Après avoir entendu en séance publique :

- le rapport de M. Alexandre Lapierre, maître des requêtes en service extraordinaire,

- les conclusions de Mme Karin Ciavaldini, rapporteure publique ;

La parole ayant été donnée, après les conclusions, à la SAS Boulloche, Colin, Stoclet et associés, avocat de M. et Mme B ;

Considérant ce qui suit :

1. Aux termes de l'article L. 822-1 du code de justice administrative : " Le pourvoi en cassation devant le Conseil d'Etat fait l'objet d'une procédure préalable d'admission. L'admission est refusée par décision juridictionnelle si le pourvoi est irrecevable ou n'est fondé sur aucun moyen sérieux ".

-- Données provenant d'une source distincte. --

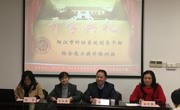 阳江市科协组织领导干部到复旦大学参加综合能力提升培训班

2. Pour demander l'annulation de l'ordonnance qu'ils attaquent, M. et Mme B soutiennent que la présidente de la 3ème chambre de la cour administrative d'appel de Versailles a :

- omis de répondre au moyen, qui n'était pas inopérant, tiré de ce que le tribunal avait entaché son jugement d'irrégularité en ne répondant pas au moyen tiré de ce que l'administration fiscale n'apportait pas la preuve de la valeur probante des éléments recueillis au cours de la vérification de comptabilité de la société Technobati, ayant fondé les rectifications de leurs bases d'imposition ;

- méconnu les règles de dévolution de la charge de la preuve, commis une erreur de droit et s'est méprise sur la portée des écritures qui lui étaient soumises en écartant, au motif qu'il n'était pas assorti des précisions suffisantes pour en apprécier le bien-fondé, leur moyen tiré de l'absence de valeur probante des éléments recueillis au cours de la vérification de comptabilité de la société Technobati ;

- fait un usage abusif des dispositions de l'article R. 222-1 du code de justice administrative en rejetant sur ce fondement leur requête.

3. Aucun de ces moyens n'est de nature à permettre l'admission du pourvoi.

D E C I D E :

--------------

Article 1er : Le pourvoi de M. et Mme B n'est pas admis.

Article 2 : La présente décision sera notifiée à M. et Mme A B.

Copie en sera adressée au ministre de l'économie, des finances et de la souveraineté industrielle et numérique.